For more on different UAs check out the learning doc.
Goals
- Code for a given capability is easy to find.
- Changes to a given behavior are less risky.
- The effects of a change to a domain model shape are clear and should cascade and only to those dependents that actually utilize the changes.
- The API of code implementing a behavior is clear. You should know exactly what data is required to successfully initiate a behavior as well as understanding the expected failures of that behavior
- Failures due to essential complexity should be uniquely and easily identifiable and bad data states caused by such errors should be easily remediated.
- Code should be covered by automated tests. Testing strategy and acceptable coverage are not currently specified, but shoot for as much as possible.
- Flexibility for implementation within defined boundaries. Unlimited flexibility (autonomy) leads to multiple competing standards, analysis paralysis, lack of direction, and a lack of predictability in code. Inflexibility (too many conventions/only a single way to do something) leads to brittle code, overly complicated code for the purpose of adhering to defined rules, difficulty with corner cases. The sweet spot is one where there are multiple correct implementations that each can be derived from a set of UAs or guidelines. This provides confidence to an engineer because they are able to orient on a UA or guideline for direction while having to autonomy to being able to chart the appropriate course to get there.
Non Goals
- Don't Repeat Yourself (DRY) and Brevity at the expensive of clarity. DRYness and Brevity are often associated with readability and understandability, but these should be seen as side effects of Clarity. If ever in doubt about a decision between dry/brevity and clarity, err on the side of clarity. Flexibility is also valuable given Prenda's current state - history of many pivots and a future requiring pivoting and adaptability.
Guidelines
UA: Domain Driven Design - Bounded Contexts, UA: Coupling and Cohesion Other than the consumption of a command or query, code sharing between bounded contexts should be avoided by default. There may be cases where a bounded context is implemented in a different project. In this case no dependency should be had on the code of that project and integration must be done asynchronously (http call, event handler, etc).
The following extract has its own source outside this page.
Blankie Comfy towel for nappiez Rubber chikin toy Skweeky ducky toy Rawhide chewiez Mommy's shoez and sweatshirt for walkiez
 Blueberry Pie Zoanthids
UA: Vertical Slices, UA: Coupling and Cohesion The only dependencies between Vertical Slices (different command and queries) should be usages of the command or query function from another slice. Using shared code that sits outside the slice is fine. There are occasional exceptions to this rule, but it is preferred to err on the side of duplication by default. If you absolutely need to share code between slices, it should exist in a
shared
directory at the bounded context root. Vertical Slices revolve around the axis of change being a slice. We want to couple along the axis of change. Sometimes we might be tempted to share code between two slices. One example would be needing to share some type, because two slices use a similar shape. An issue arises though when one slice is iterated on and needs to change that shape while another slice doesn't. For this reason it would have been better to duplicate the shape between slices. A rule of thumb is if you plan to share code (type, function, constant, etc.), you need to be VERY sure it represents the exact same concept between slices. Sometimes shared code might actually fit best in an existing shared layer (repository, domain, data)UA: Domain Driven Design - Bounded Contexts, UA: Clean Architecture, UA: Derived Types, UA: Coupling and Cohesion Base types representing the shape of domain models should be in the domain directory at the bounded context root. These types can be shared, often for the purpose of derivatives, among slices.
UA: Domain Driven Design - Bounded Contexts, UA: Clean Architecture, UA: Coupling and Cohesion Domain types, regardless of whether scoped to a slice or scoped to a bounded context, should not depend on code that is not itself either domain code or is a generic utility type (error handling, ts utils, and such). This is a concept borrowed from Clean/Hexagonal/Onion architecture and key piece in the internal consistency of our domain model if followed. Exceptions to this rule should be very slim or non existent.
UA: Clean Architecture, UA: Repository pattern, UA: Persistence Agnosticism Repository layer code is the only code that should depend on types representing the shape of database table/view/query/etc. The implementation details of data persistence should not be exposed to consumers of a domain model that utilizes said persistence. One of the quickest ways to building a ball of mud is to let a database schema (slow and risky to change) be the source of truth for the shape of a domain model across all layers and systems. There are cases where this is ok (constrained problem space, prototypes, etc), but this should be avoided by default.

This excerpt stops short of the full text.